Н.Ч. — Нет, не было такого. Так, вопросы позадавали — кто я такой, кто мои родственники. Принимал меня в Пустомытах командир боевки ОУН. Наше село принадлежало к Пустомытам (один сельсовет), и наши подпольщики им подчинялись. Он был человек пожилой, имел псевдо «Трофим». При надобности он присылал посыльного ко мне, я являлся к нему в Пустомыты, получал приказы.
А.И. — Какие задания Вы выполняли?
Н.Ч. — Давали мне листовки клеить, для агитации. А когда надо повстанцев провести куда-то — тоже мне. Как-то вызывает меня «Трофим», говорит, что надо двоих партизан завезти за село Бабин, в лес. Дали мне воз, и я их повез туда. Воз обшит досками, и у него двойное дно — они вдвоем под низ ложатся, я сверху накладываю сена и везу. Приезжаю на место, а там должен быть человек — должен ходить с собакой. Если человек с собакой ходит, значит можно ехать в лес — это сигнал такой. Туда доехали благополучно, никто не останавливал, никто не спрашивал — Бог дал счастливую дорогу. Отвез хлопцев, они вылезли, а я обратно поехал, домой. Когда ехал обратно, то в Бабине участковый остановил:
— Куда едешь, малый?
— Домой.
— А где твой дом?
— Далеко! Еще километров тридцать будет.
— А что везешь?
— Лошадям сено везу.
— А, ну поезжай к чертовой матери!
Поехал дальше. Знаете, милиция больше пожилых людей останавливала — когда едет человек постарше, то он, может, больше знает. А если едет молодой пацан, то они не очень допрашивали. Так что нам, молодым, было полегче.
В другой раз я по связи проводил хлопцев, ночью — из Малиновки в Горбаков. Их шесть человек, хорошо вооруженных — все с автоматами, по два диска патронов, по две гранаты у каждого. У нас для связи своя линия была — в Малиновке тропа вдоль пруда, а дальше полями, полями до Горбакова. Главное перейти шоссе, чтобы никто не увидел, потому что там до Гощи недалеко, до райцентра — кагэбисты сразу могли приехать. Ночью провел их туда, все благополучно. Поручение было такое: «В Горбакове возле реки будет сидеть человек. И он будет вас ждать возле той ямы, где берут мел». Утром пришли мы к реке, на луг. Вижу — ходит человек. Хлопцы залегли, а я подошел к нему, говорю: «Доброе утро. Какая у вас тут местность — зеленый луг, река, утки плавают». А это был пароль — если я сказал «утки плавают», то ему надо сказать: «И щуки плавают». И он мне это сказал. Тогда я подаю ему руку, свистнул, подходят хлопцы. Говорю ему: «Вот тебе, друг, шесть хлопцев — ты знаешь, на какое дело они назначены и куда им надо. Отправь их так, как я отправил к тебе». Они пошли дальше, а я вернулся домой. Я так не раз переводил наших ребят. И в каждом селе подпольщики имели свой пароль — если идешь туда, то должен его знать.

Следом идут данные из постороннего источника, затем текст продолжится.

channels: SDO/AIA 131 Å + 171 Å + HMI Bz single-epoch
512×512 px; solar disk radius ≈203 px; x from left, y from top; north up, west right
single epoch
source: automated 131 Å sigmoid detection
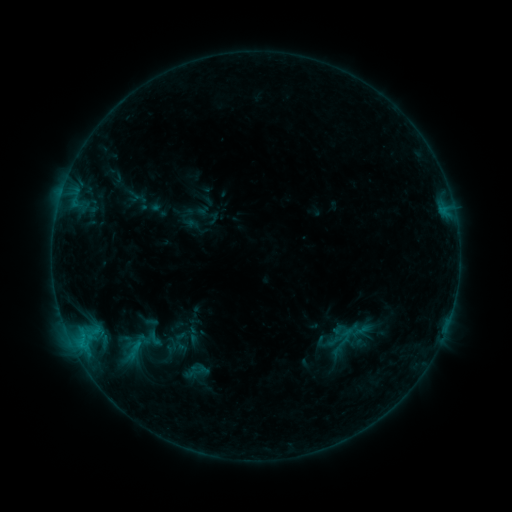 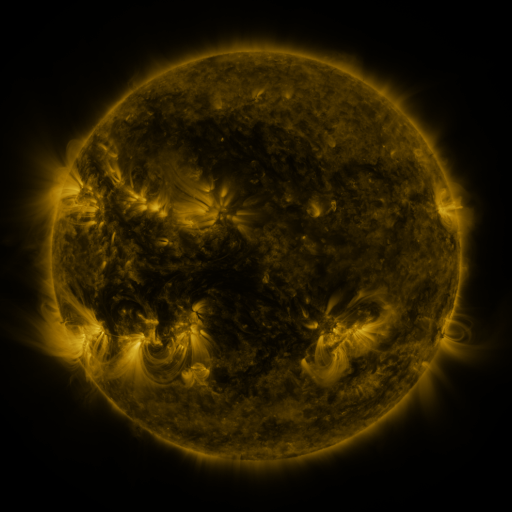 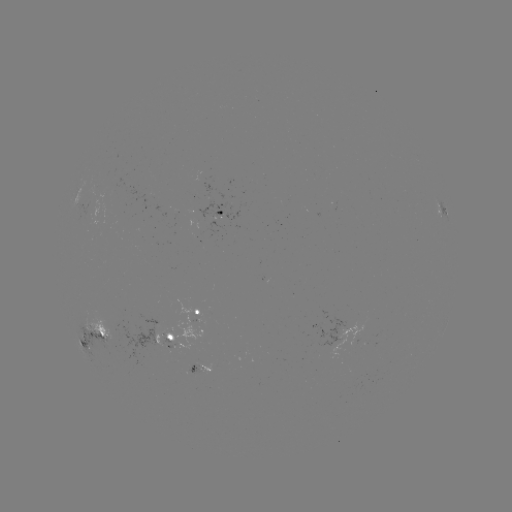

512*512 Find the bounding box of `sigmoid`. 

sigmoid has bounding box [111, 337, 152, 367].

Часто приказывали передать сигнал другим связным — или записку, или на словах. Записки переносил в соседние села — то в Малиновку, то в Волкошов, то в Липки. Например, на зиму связные разносили всем боевкам приказы от районного руководства ОУН, чтобы они с весны знали, что к чему, с кем связываться.

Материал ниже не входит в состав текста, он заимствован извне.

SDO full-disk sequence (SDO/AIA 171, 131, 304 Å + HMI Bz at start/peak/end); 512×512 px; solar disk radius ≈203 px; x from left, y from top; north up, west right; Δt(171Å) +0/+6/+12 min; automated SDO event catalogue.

А.И. — Приказы шифровались?
Н.Ч. — Хоть верьте, хоть нет — не знаю! Нам их не разрешали смотреть. Что-то перенести из села в село, по-темному — вот это мои задачи. Лекарствами я не занимался, потому что в нашем селе этим ведали две девушки-подпольщицы. Их потом за это посудили на двадцать пять лет, и как забрали — так их и до сегодняшнего дня нет. Схроны я тоже не строил — ими занимались люди постарше, которые знали, как строить. А из меня какой тогда был строитель, из пацана?
А.И. — На засады попадали?
Н.Ч. — Днем мне кагэбисты встречались, но что ж — я легальный был, ничего такого с собой не носил. Чтобы кагэбисты меня останавливали, такого не случалось, Бог миловал. Бывало, они на ночь засады делали, чтобы наших связных поймать. Кто-то из людей увидит, нашим скажет, и ты уже этой дорогой не идешь, обходишь их. Когда я ночами на задания ходил, то тоже Бог миловал — ни разу не попадал.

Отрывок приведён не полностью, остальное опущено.